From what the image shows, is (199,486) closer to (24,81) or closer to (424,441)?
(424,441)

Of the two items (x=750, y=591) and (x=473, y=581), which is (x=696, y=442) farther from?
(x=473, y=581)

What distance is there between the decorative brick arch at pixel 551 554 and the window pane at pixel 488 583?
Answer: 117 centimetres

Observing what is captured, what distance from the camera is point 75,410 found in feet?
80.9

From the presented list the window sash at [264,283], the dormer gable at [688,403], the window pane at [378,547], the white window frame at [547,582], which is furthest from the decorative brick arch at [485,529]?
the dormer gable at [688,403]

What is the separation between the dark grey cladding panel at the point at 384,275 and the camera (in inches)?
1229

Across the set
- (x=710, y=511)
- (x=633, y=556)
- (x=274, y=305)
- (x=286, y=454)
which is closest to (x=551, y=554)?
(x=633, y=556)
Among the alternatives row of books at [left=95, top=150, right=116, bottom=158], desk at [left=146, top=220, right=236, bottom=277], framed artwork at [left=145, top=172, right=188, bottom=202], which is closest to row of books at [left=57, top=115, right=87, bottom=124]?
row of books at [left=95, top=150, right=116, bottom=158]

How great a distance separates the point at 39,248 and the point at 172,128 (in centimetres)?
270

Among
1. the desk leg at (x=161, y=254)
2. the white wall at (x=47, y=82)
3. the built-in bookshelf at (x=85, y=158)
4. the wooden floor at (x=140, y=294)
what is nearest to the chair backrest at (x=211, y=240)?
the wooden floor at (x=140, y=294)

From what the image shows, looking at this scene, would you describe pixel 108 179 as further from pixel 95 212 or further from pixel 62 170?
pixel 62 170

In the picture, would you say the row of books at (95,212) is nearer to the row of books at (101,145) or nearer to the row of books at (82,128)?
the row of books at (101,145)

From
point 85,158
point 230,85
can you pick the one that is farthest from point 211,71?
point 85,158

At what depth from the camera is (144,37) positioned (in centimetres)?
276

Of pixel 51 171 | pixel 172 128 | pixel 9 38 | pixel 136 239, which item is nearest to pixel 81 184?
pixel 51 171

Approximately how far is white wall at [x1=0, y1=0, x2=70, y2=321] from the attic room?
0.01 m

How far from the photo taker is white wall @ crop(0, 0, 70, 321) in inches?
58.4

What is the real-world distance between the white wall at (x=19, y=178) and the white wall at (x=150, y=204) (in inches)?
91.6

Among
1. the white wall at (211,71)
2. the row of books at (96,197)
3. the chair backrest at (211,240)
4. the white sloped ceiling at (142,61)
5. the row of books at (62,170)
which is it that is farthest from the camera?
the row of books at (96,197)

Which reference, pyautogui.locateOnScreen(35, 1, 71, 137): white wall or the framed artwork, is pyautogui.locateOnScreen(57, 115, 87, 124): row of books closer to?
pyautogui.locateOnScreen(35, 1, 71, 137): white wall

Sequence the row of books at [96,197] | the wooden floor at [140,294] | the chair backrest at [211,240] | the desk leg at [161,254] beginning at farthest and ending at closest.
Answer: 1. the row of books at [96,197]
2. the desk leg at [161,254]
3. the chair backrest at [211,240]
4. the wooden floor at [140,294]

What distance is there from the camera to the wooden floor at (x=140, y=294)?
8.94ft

=======

■ The request:
Put the listing, from the line with "What distance is there from" up to and including its last line, into a two-column CSV headed item_text and answer. Give one row per answered item, quote each field, and turn any line breaks into spaces.

■ Solution for this problem:
item_text,answer
"What distance is there from the camera to the wooden floor at (x=140, y=294)?","8.94ft"